ACTIVITY - Copy out the passage of the BDATA 200 course page below that opens with the words containing "- Data Workflow" and closes with "plotly (interactive charts)".

═══ TEXT

Course repository for BDATA 200 Introduction to Data Studies at the University of Washington.
| Instructor | Pedro Albuquerque, PhD |
| Office Hours | Fridays, 4:00 PM – 6:00 PM (appointment required 24h in advance) |
| Component | Weight |
|---|---|
| Weekly Assignments (discussions, in-class activities, readings) | 25% |
| Project 1: Kaggle Dataset (Pitch + Video + Reflection) | 25% |
| Project 2: Data Analysis Report (Literature + Pitch + Report + Presentation + Reflection) | 30% |
| Social Media Post | 20% |
- Google Account — required to access Google Colab, the primary coding environment
- Personal laptop recommended (must run Microsoft Excel and access Google Colab)
- Laptop lending available through the UW IT Laptop & WiFi Hotspot Lending Program
- Data Storytelling — Visualization, narrative strategies, and masters of data storytelling (Hans Rosling, David McCandless, Nate Silver)
- Data Workflow & Working with Data — Reproducible workflows, Google Colab, Jupyter Notebooks, Python fundamentals, NumPy & pandas
- Data Visualization Libraries — matplotlib, plotnine (ggplot-style), plotly (interactive charts)
- Data Analysis & Statistics — Probability, research design, descriptive & inferential statistics, correlation vs. causation
- Misleading Plots & Graph Design — Best practices, color accessibility, detecting deception in data
- Multivariate Analysis & Visualization — Dimensionality reduction (PCA, t-SNE, UMAP), clustering (K-Means, Hierarchical, DBSCAN)
- Network Visualization — Graph structures, community detection, NetworkX & Pyvis
- Spatial Analysis & Visualization — Spatial statistics, Moran's I, choropleth maps, geopandas & folium
LLMs may be used to leverage your work, but you must retain the reasoning. Use them for code, summaries, and exploration — but always explain why your approach is correct, never submit AI output you don't understand, and cite when AI was used.

══════
═══ DATA FOR REVIEW

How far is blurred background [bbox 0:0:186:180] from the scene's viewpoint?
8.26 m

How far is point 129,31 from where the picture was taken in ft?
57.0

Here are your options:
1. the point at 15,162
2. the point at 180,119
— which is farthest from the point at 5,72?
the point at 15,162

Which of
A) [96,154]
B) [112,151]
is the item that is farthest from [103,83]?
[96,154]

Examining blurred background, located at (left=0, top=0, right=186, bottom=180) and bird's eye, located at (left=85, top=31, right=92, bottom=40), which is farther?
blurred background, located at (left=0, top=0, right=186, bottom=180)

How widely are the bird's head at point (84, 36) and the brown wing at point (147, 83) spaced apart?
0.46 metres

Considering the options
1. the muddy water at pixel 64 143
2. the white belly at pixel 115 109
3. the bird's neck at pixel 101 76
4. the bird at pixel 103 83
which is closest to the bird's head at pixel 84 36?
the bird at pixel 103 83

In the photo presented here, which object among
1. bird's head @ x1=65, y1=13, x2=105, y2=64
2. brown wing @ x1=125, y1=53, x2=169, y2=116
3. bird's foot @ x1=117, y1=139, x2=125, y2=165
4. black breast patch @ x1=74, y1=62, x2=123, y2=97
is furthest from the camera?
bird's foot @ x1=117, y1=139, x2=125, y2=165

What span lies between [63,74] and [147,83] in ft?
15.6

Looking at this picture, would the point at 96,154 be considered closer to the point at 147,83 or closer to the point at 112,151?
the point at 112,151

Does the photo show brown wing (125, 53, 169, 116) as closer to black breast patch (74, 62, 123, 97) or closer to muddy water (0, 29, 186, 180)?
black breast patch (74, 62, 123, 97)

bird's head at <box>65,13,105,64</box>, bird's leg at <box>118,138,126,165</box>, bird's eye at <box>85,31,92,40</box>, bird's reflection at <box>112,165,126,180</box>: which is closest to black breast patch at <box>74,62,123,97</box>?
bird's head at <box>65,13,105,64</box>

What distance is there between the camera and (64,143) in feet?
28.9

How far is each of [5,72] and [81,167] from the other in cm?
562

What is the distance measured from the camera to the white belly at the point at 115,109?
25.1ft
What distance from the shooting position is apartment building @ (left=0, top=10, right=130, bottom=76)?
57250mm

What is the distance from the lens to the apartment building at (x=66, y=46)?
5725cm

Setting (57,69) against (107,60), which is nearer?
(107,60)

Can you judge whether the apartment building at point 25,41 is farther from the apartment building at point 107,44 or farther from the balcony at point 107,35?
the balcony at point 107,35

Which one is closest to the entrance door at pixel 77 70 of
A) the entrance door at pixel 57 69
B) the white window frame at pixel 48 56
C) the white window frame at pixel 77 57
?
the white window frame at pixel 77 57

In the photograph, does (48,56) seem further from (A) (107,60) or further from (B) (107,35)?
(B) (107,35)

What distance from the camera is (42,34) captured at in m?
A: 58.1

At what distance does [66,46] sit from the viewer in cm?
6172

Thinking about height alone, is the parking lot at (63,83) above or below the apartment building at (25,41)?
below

══════

ANSWER TO THE EXERCISE -
- Data Workflow & Working with Data — Reproducible workflows, Google Colab, Jupyter Notebooks, Python fundamentals, NumPy & pandas
- Data Visualization Libraries — matplotlib, plotnine (ggplot-style), plotly (interactive charts)